Referring to over 100 submissions the Minister for Education Richard Bruton received from schools under Church of Ireland patronage, they said that each school had expressed concern and alarm at the Minister’s proposals.

“This is a very strong voice from the members of our community which must be heard and recognised,” the statement said.

Noting that Minister Bruton, in his speech at the launch of his consultation process, stated that “given the make-up of the population, if a Protestant or an Islamic primary school for example was prohibited from using religion as an admissions criterion, it is hard to see how it could maintain an ethos among its school community and remain a school of that religion in any real sense”, the Church of Ireland bishops stressed that this is in fact what the Minister’s proposals envisaged.

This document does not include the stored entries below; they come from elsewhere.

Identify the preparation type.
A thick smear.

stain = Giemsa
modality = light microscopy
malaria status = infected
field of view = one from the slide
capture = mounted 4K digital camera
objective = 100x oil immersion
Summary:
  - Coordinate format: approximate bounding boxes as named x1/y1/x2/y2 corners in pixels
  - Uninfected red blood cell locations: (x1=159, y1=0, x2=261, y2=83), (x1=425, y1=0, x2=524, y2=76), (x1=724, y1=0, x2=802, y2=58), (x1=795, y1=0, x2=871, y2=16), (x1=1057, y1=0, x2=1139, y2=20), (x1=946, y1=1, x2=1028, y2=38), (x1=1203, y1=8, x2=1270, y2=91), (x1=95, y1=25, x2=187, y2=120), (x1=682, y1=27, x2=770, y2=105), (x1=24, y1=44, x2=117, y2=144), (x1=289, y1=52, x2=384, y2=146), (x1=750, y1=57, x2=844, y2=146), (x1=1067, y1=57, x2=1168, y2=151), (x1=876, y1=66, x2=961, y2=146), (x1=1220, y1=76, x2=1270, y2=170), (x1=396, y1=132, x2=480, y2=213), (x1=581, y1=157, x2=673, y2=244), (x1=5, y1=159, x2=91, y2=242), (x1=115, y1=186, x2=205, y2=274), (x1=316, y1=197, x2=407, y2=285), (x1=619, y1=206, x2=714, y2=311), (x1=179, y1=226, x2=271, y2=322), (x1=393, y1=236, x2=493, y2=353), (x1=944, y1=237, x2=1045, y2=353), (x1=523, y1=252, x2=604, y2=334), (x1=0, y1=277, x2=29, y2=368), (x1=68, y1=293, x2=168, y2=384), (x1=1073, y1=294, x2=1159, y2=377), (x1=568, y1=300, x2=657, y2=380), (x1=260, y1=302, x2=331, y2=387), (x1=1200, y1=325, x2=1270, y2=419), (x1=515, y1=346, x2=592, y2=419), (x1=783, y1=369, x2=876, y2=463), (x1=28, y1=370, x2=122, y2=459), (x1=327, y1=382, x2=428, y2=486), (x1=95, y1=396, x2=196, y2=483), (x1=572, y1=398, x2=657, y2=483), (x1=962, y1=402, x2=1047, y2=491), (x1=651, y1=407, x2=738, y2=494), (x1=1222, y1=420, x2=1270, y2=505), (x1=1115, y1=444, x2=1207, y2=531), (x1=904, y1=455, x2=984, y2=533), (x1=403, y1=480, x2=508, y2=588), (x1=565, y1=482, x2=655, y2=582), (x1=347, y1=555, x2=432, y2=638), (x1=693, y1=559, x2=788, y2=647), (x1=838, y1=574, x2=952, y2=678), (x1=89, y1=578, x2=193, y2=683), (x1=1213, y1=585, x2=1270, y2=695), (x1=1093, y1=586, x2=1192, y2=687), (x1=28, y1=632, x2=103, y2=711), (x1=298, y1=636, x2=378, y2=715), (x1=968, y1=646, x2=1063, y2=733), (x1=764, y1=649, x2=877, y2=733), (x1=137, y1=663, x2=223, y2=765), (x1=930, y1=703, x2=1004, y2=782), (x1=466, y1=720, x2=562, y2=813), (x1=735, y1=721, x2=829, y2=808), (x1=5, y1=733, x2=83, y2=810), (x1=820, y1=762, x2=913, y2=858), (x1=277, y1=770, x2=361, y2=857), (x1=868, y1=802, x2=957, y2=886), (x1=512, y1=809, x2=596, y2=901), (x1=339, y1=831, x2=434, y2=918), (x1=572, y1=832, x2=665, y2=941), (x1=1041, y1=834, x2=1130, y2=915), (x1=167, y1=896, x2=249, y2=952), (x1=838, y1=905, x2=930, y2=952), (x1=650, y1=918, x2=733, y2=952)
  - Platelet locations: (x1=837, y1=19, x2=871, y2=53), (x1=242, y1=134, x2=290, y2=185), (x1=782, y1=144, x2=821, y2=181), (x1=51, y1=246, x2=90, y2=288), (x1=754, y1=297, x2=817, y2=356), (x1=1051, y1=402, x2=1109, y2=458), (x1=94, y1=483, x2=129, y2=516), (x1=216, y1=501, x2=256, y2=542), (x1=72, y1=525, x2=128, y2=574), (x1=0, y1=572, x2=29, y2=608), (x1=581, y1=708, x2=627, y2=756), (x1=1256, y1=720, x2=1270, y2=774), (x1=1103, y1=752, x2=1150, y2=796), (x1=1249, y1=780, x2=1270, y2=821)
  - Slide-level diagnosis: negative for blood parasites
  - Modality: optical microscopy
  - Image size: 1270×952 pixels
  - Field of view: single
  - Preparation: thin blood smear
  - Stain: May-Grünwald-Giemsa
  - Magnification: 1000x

They warned the Minister that seeking to “radically undermine the legal protections which support the provision of faith-based education by religious minorities in Ireland will do little for equality or fairness in Irish education”.

The Church of Ireland patrons added that there are other administrative approaches that the Minister could take to address the challenges posed in the very limited areas where oversubscription to schools and lack of capacity are creating difficulties.

“Not one school place will be added to the education system if any of these proposals are implemented,” they stressed.

The bishops added that changing the admissions rules as proposed would do nothing to increase resources in specific areas. “Instead the change will merely create a new cohort of children who are excluded from education within their own faith.”

They said that Church of Ireland schools are an important component of Church of Ireland communities and other Christian minority communities throughout the country.

“They provide an invaluable focal point for a faith community which is usually widely dispersed geographically.

Church of Ireland schools enjoy a strong link with their community and there exists a strong interdependence socially, spiritually and very often practically.

Many Church of Ireland schools owe their very existence and their subsequent development over generations to the generous and unwavering support of their parish and the wider Church of Ireland community.

To prevent a Church of Ireland school from prioritising children from that community will lead to a splintering and a diminishing of that link causing hurt, confusion and disillusionment, the bishops warned.

“The rights of a minority denomination should not be trampled on in a race towards a populist understanding of pluralism.”

They also described Church of Ireland primary schools as embedded among communities across the country and said they have a long-standing tradition of being inclusive, of welcoming pupils from widely differing faith traditions and many from backgrounds of no faith at all.

“Church of Ireland schools are child-centred, co-educational and are faith based, Christian in ethos,” the statement said.

Many non-religious parents choose schools under Church of Ireland patronage as they see the ethos of Church of Ireland schools as “an attractive moral and spiritual framework within which they wish their children to be educated”.

Elsewhere in their statement, the ten Church of Ireland bishops said it was “difficult to reconcile what we know and experience about the schools under Church of Ireland patronage with much of the public debate around school admissions and primary education in general.

“In recent years, faith schools have been poorly served, at times, by news media. Too often, there is a failure to ensure that hyperbole and opinion are counterbalanced with evidence-based facts.”

The statement was issued on behalf of:
The Most Rev Dr RL Clarke, Primate of All Ireland, Archbishop of Armagh
The Most Rev Dr MJ StA Jackson, Primate of Ireland, Archbishop of Dublin and Glendalough
The Most Rev P Storey, Bishop of Meath and Kildare
The Rt Rev J McDowell, Bishop of Clogher
The Rt Rev KR Good, Bishop of Derry and Raphoe
The Rt Rev F Glenfield, Bishop of Kilmore, Elphin and Ardagh
The Rt Rev PW Rooke, Bishop of Tuam, Killala and Achonry
The Rt Rev MAJ Burrows, Bishop of Cashel, Ferns and Ossory
The Rt Rev Dr WP Colton, Bishop of Cork, Cloyne and Ross
The Rt Rev Dr K Kearon, Bishop of Limerick, Ardfert and Aghadoe.